The Court of Appeal split with eight judges voting to affirm the conviction and seven voting to grant a new trial. Six of the dissenters opined that the lower court "actively and intentionally fostered the unfair publicity" by releasing the inadmissible confession to the media.

==Aftermath==
Suzanne DeLisle divorced Lawrence after the trial and later remarried. At a parole hearing in March 2024 a letter from Suzanne was read in which she stated her belief that he had killed their children and tried to kill her, alleging she had been gaslit into believing in his innocence during the trial.

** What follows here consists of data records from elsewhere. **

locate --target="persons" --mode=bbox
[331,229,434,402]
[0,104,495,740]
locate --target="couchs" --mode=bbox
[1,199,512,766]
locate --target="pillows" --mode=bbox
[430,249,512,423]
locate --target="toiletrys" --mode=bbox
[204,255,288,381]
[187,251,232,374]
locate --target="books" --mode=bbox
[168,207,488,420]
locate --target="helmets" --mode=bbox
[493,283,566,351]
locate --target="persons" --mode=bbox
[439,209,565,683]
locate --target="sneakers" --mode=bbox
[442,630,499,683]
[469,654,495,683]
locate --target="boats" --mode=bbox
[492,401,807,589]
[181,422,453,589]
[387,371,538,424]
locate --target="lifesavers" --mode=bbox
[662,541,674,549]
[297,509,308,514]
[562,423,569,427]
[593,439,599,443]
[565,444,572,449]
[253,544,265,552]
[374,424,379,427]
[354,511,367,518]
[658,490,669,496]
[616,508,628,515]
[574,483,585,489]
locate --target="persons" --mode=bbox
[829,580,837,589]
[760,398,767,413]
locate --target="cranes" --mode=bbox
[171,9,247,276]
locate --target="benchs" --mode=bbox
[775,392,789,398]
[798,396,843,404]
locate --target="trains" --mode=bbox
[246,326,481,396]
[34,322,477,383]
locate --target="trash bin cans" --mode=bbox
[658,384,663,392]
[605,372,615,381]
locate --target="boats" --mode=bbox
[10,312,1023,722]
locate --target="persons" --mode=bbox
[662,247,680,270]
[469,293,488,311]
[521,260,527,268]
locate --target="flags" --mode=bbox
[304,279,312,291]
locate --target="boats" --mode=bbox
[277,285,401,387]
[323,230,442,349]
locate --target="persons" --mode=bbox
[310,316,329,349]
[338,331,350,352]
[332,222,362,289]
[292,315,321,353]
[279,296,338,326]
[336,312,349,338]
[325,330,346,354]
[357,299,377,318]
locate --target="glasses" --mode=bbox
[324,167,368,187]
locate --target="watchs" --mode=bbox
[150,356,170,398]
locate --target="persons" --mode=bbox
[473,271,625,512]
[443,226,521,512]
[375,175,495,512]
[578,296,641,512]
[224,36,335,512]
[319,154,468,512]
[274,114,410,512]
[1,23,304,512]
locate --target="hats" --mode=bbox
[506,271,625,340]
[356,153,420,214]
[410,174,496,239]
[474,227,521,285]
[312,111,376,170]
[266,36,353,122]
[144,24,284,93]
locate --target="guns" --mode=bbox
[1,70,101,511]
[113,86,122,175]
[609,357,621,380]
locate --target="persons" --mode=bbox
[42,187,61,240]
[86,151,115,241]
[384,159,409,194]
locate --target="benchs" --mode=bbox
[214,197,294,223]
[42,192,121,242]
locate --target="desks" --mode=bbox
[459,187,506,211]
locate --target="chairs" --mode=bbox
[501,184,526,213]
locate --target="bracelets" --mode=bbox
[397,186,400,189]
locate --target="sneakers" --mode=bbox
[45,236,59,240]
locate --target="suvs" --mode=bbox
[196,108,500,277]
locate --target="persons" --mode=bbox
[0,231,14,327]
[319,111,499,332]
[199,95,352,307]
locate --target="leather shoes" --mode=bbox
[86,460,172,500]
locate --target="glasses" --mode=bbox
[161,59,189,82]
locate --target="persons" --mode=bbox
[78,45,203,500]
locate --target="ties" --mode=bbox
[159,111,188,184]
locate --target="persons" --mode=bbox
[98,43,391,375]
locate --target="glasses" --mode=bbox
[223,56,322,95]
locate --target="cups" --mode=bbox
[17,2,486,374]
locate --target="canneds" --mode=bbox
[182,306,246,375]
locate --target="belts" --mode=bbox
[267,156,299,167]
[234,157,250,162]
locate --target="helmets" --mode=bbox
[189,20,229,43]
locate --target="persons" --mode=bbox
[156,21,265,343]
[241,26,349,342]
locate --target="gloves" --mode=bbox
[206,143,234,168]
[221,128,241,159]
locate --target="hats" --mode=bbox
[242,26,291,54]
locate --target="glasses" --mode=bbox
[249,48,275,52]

In 2014, DeLisle spoke from prison to a WWJ news anchor. DeLisle asserted that he was a "good, kind and innocent man" who was "unethically crucified by defamatory media reporting." He continued to assert that a leg cramp and a sticky accelerator were responsible for the vehicle's plunge into the Detroit River.

As of August 16, 2025, DeLisle remains incarcerated at the Lakeland Correctional Facility in Coldwater, Michigan.